AIP users can build generative AI applications, integrate large language models (LLMs) into their workflows, and deploy pre-built AI applications. Palantir has smartly been conducting its “boot camps” to show customers how to deploy generative AI for their businesses’ needs. This strategy has landed sizable contracts.
And customers signing up for AIP are reportedly looking to deploy the platform across their operations, creating a land-and-expand effect that significantly increased Palantir’s commercial customer base and contract value. That share of its business was up 55% year over year in the second quarter, exceeding the 41% increase in its overall customer base, which includes its government clients.
The company booked $946 million in total contract value in the second quarter, an increase of 47% from the prior-year period. And AI has helped boost the net retention rate (NRR) to 114%, up 300 basis points. (A reading of more than 100% means that existing customers are spending more money year over year.)
This metric does not include revenue from new customers acquired in the past 12 months, management says, so it has not yet fully captured the acceleration in its U.S. commercial business over the past year.
The 26% year-over-year increase to $4.3 billion in the company’s total remaining deal value is a further indicator of the impact of AI on its business.

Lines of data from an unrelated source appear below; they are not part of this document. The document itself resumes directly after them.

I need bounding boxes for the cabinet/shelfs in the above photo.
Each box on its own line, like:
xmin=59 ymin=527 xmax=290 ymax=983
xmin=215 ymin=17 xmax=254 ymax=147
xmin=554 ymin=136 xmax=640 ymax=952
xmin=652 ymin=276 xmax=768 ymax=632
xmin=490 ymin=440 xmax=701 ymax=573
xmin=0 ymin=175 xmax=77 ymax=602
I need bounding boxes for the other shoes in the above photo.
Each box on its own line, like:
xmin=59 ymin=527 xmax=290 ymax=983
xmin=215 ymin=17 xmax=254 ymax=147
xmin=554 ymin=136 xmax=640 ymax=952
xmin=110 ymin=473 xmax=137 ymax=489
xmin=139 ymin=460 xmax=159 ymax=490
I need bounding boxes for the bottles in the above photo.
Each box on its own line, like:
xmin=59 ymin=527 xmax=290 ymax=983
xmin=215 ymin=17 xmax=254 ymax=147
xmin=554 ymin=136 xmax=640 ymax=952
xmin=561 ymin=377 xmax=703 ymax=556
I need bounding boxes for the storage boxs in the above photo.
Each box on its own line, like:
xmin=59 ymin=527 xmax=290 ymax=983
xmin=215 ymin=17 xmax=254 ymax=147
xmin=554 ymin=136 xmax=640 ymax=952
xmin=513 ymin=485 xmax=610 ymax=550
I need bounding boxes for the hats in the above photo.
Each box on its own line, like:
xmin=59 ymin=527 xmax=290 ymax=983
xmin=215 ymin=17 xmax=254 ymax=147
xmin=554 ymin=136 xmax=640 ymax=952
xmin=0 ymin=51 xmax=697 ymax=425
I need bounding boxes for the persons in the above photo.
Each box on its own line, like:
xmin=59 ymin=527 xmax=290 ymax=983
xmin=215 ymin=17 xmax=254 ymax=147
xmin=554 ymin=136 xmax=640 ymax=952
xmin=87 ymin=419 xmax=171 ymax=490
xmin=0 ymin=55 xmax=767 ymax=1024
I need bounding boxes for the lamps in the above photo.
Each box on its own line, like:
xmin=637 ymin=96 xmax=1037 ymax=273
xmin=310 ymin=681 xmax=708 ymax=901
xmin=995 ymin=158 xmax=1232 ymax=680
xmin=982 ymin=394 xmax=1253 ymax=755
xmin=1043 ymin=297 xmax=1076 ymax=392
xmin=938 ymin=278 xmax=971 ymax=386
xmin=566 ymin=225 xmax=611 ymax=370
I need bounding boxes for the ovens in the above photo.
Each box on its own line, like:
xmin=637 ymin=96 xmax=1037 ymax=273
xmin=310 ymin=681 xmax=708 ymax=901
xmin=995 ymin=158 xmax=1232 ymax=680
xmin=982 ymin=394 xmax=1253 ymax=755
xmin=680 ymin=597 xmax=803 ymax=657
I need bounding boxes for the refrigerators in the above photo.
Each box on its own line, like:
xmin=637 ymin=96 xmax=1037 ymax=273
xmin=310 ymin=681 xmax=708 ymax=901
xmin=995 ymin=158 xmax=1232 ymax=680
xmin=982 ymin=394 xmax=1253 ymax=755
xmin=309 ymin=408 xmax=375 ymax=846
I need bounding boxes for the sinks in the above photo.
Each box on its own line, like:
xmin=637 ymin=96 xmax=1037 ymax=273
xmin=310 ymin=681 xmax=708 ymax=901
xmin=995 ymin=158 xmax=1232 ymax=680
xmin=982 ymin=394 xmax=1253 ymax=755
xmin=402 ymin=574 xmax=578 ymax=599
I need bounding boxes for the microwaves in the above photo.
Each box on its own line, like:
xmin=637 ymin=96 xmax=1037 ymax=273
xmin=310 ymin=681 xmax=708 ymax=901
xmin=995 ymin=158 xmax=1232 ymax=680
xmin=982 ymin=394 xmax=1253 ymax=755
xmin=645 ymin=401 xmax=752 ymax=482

This metric refers to the total remaining value of Palantir’s contracts at the end of a reporting period. Given that the company has generated $2.5 billion in revenue in the trailing 12 months, the sizable remaining value in its deals points toward healthier revenue growth in the future.
Palantir says that its adjusted operating margin jumped by 12 percentage points in the second quarter to 37% because of “the strong unit economics of our business.” Translation: The company is generating more profit from each customer, driven by the increased spending on its products thanks to AIP.
Consensus estimates put Palantir’s annual earnings growth at 57% for the next five years. And with the global AI market expected to increase beyond the next five years, the company could sustain that healthy earnings growth for a longer period.
So if you’re looking for an AI stock with the long-term potential that could contribute toward making a million-dollar portfolio, you would do well to take a closer look at Palantir before it soars higher.
2. Oracle
The software platforms that Palantir offers to customers run on cloud infrastructure provided by the likes of Oracle (NYSE: ORCL). The two companies are already in a partnership, with Palantir using Oracle’s distributed cloud and AI infrastructure for its AIP, among other offerings. And it’s not the only company using Oracle’s cloud to reach customers.
Companies have been renting Oracle’s cloud infrastructure for training AI models, apart from offering their cloud-based AI services on its cloud platform. The demand for Oracle’s cloud infrastructure has been strong and exceeding availability. Management said on the September earnings call that its infrastructure cloud services business has attained an annualized revenue run rate of $8.6 billion, driven by a 56% increase in consumption.
Oracle has generated just under $54 billion in revenue in the past year. So, the AI-driven increase in demand for its cloud infrastructure has started moving the needle in a big way. That robust demand is the reason its remaining performance obligations (RPO) shot up 53% year over year to $99 billion in the first quarter of fiscal 2025.
RPO refers to the total value of a company’s contracts that will be fulfilled at a future date. So the faster growth in this metric when compared to Oracle’s revenue growth last quarter is an indication of stronger top-line growth in the future.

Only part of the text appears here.